▶ [Written instruction]:
Pull out each row that contains the word "window" and copy those rows unchanged.

▶ [Material provided]:

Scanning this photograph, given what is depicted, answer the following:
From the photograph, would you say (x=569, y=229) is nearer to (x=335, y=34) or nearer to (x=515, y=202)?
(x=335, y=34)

...

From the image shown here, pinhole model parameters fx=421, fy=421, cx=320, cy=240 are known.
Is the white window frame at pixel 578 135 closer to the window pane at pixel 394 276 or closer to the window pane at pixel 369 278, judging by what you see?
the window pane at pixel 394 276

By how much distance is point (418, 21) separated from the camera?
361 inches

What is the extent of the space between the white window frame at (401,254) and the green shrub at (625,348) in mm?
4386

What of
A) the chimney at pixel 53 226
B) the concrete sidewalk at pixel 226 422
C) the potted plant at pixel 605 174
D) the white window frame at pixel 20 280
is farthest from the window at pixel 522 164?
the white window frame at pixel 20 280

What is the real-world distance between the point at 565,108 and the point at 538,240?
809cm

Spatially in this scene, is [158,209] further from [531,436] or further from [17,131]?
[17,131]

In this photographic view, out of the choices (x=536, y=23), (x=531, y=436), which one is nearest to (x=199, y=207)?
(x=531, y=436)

--

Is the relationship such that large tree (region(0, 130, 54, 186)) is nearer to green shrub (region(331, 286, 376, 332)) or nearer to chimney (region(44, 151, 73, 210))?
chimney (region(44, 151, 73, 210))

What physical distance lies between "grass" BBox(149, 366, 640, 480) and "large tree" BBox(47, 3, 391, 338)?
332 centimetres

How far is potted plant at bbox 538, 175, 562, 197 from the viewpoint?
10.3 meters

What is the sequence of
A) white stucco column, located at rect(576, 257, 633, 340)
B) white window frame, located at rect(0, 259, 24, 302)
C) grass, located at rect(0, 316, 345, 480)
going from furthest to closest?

▶ [Written solution]:
Is the white window frame at pixel 578 135 closer to the window pane at pixel 394 276 or closer to the window pane at pixel 369 278, judging by what you see?
the window pane at pixel 394 276
What is the extent of the space between the white window frame at (401,254) and the green shrub at (625,348) in mm?
D) the white window frame at pixel 20 280
is farthest from the window at pixel 522 164?
the white window frame at pixel 20 280
B) white window frame, located at rect(0, 259, 24, 302)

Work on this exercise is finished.